Mayas Herkunft ist für Matangi/Maya/M.I.A. so zentral wie für die Musikerin selbst. Nachdem der Einstieg Maya bei den Dreharbeiten zum Musikvideo ihres Songs Borders (2015) zeigt, bewegen wir uns grob chronologisch ausgehend von Mayas Kindheit auf Sri Lanka vor. Wegen des 1983 ausbrechenden Bürgerkriegs auf Sri Lanka, verlassen die damals 8-Jährige, ihre Geschwister und ihre Mutter die Insel Richtung London. Der Vater bleibt zurück und engagiert sich als Widerstandskämpfer für die Tamilen, die eine Unabhängigkeit des von ihnen dominierten Nordens und Ostens von Sri Lanka einforderten. Mayas Äußerungen lassen offen, ob der Vater tatsächlich der paramilitärischen Organisation Tamil Tigers angehörte, oder es beim friedlich-konstruktiven Aktivismus beließ. In einer selbstgedrehten Statement-Sequenz reflektiert sie etwa darüber, was es heißt, Tochter eines Terroristen zu sein.
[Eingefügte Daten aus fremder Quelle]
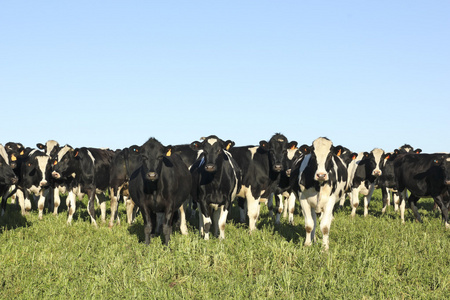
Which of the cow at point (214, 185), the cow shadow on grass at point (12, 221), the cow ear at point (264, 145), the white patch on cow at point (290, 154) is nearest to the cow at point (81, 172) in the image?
the cow shadow on grass at point (12, 221)

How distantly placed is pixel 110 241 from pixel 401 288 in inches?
235

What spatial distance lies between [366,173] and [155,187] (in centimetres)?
959

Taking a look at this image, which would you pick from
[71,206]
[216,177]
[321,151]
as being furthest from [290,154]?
[71,206]

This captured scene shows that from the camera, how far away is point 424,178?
535 inches

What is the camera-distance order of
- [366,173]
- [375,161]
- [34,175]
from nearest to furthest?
[34,175] < [375,161] < [366,173]

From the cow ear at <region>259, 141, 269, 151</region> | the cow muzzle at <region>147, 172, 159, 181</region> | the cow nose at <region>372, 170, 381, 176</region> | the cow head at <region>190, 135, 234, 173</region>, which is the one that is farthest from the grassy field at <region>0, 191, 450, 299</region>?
the cow nose at <region>372, 170, 381, 176</region>

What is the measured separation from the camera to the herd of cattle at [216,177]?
367 inches

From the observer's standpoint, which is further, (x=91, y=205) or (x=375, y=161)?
(x=375, y=161)

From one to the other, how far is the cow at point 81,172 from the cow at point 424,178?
28.7ft

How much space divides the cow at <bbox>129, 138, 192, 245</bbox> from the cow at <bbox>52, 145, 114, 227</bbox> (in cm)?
340

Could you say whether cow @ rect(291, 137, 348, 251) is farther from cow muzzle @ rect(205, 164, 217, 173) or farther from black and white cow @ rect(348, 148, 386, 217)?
black and white cow @ rect(348, 148, 386, 217)

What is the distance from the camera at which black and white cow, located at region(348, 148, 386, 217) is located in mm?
15602

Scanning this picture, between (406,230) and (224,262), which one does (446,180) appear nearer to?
(406,230)

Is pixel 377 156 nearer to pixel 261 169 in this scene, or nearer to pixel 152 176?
pixel 261 169
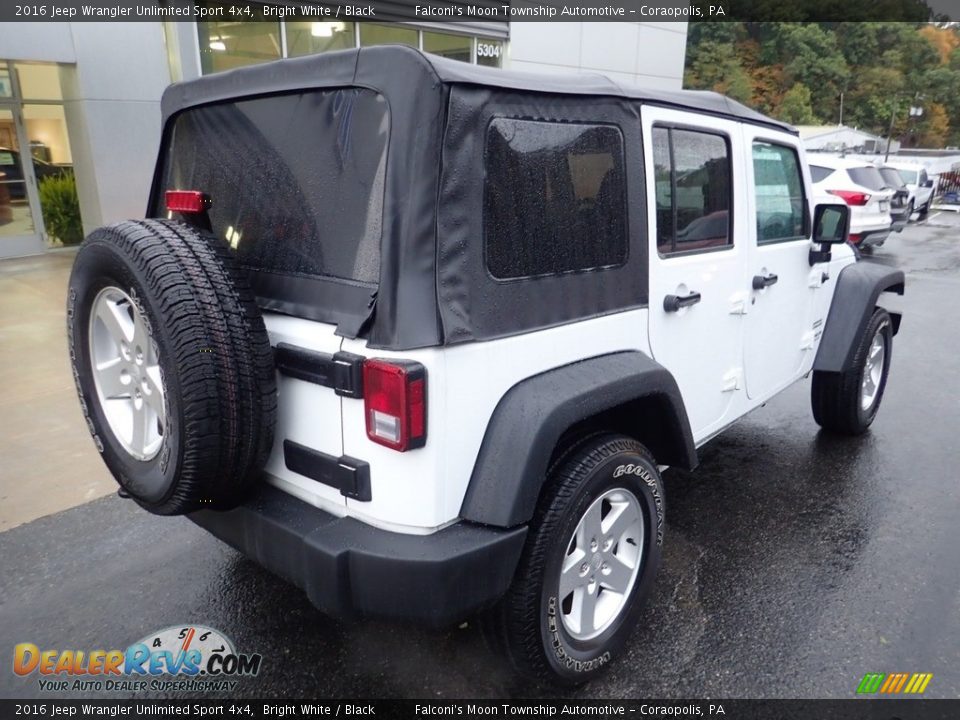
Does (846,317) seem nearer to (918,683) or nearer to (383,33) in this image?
(918,683)

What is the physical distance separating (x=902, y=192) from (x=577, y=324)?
14.9 meters

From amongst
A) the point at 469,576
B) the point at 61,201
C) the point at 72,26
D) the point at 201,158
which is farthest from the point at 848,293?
the point at 61,201

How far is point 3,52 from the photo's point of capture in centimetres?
914

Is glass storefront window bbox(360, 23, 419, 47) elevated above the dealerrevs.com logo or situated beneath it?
elevated above

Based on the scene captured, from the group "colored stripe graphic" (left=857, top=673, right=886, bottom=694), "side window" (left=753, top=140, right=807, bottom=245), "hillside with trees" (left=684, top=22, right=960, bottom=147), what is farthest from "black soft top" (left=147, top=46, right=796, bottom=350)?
"hillside with trees" (left=684, top=22, right=960, bottom=147)

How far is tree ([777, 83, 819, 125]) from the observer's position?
60.8m

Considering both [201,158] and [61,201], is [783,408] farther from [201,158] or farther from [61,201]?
[61,201]

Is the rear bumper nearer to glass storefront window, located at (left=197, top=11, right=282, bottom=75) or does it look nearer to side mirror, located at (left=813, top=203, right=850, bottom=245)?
side mirror, located at (left=813, top=203, right=850, bottom=245)

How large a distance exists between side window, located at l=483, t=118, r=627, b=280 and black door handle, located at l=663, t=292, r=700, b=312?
1.08 ft

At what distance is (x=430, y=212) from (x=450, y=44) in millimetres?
12680

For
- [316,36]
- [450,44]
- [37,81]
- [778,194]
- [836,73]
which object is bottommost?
[778,194]

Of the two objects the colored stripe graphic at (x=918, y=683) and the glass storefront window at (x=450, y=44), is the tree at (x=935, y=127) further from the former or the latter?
the colored stripe graphic at (x=918, y=683)

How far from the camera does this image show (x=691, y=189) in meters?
2.91

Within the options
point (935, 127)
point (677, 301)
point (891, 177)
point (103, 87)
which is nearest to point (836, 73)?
point (935, 127)
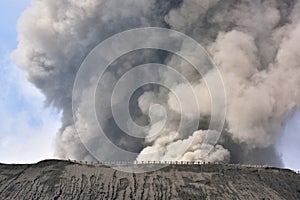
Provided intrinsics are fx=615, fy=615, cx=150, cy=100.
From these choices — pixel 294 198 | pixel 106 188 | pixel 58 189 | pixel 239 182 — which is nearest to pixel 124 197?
pixel 106 188

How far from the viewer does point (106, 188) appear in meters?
114

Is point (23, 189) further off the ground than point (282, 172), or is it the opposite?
point (282, 172)

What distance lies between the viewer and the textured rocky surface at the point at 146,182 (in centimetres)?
11181

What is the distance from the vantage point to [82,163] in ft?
405

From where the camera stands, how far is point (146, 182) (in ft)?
381

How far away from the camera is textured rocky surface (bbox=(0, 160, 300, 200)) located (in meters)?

Eine Herkunft, die etwas bedeuten muss

Je weiter sich Loveridges Doku in Mayas künstlerischem Werdegang voranbewegt, desto häufiger werden die Bezüge zu ihrer Herkunft und der Frage, wie sie mit dieser als Migranten-Tochter in London umgeht. Sie beschließt zunächst Dokumentarfilmerin zu werden und absolviert ein Studium an der Kunsthochschule Central Saint Martins College in London. Danach begleitet Maya für kurze Zeit ihre enge Freundin Justine Frischmann (damals Frontfrau von Elastica) auf Tour. Backstage entstandenes Material zeigt aber, wie unwohl sich Maya in dieser Rolle fühlt. In einem Statement kritisiert sie, dass Justine so viele Menschen mit ihrer Musik erreichen könne, dies aber nie dazu nutzt, eine echte Message zu verbreiten. Hier zeichnet sich Mayas schon fast zwanghafte Verknüpfung von Künstlertum und Aktivismus ab.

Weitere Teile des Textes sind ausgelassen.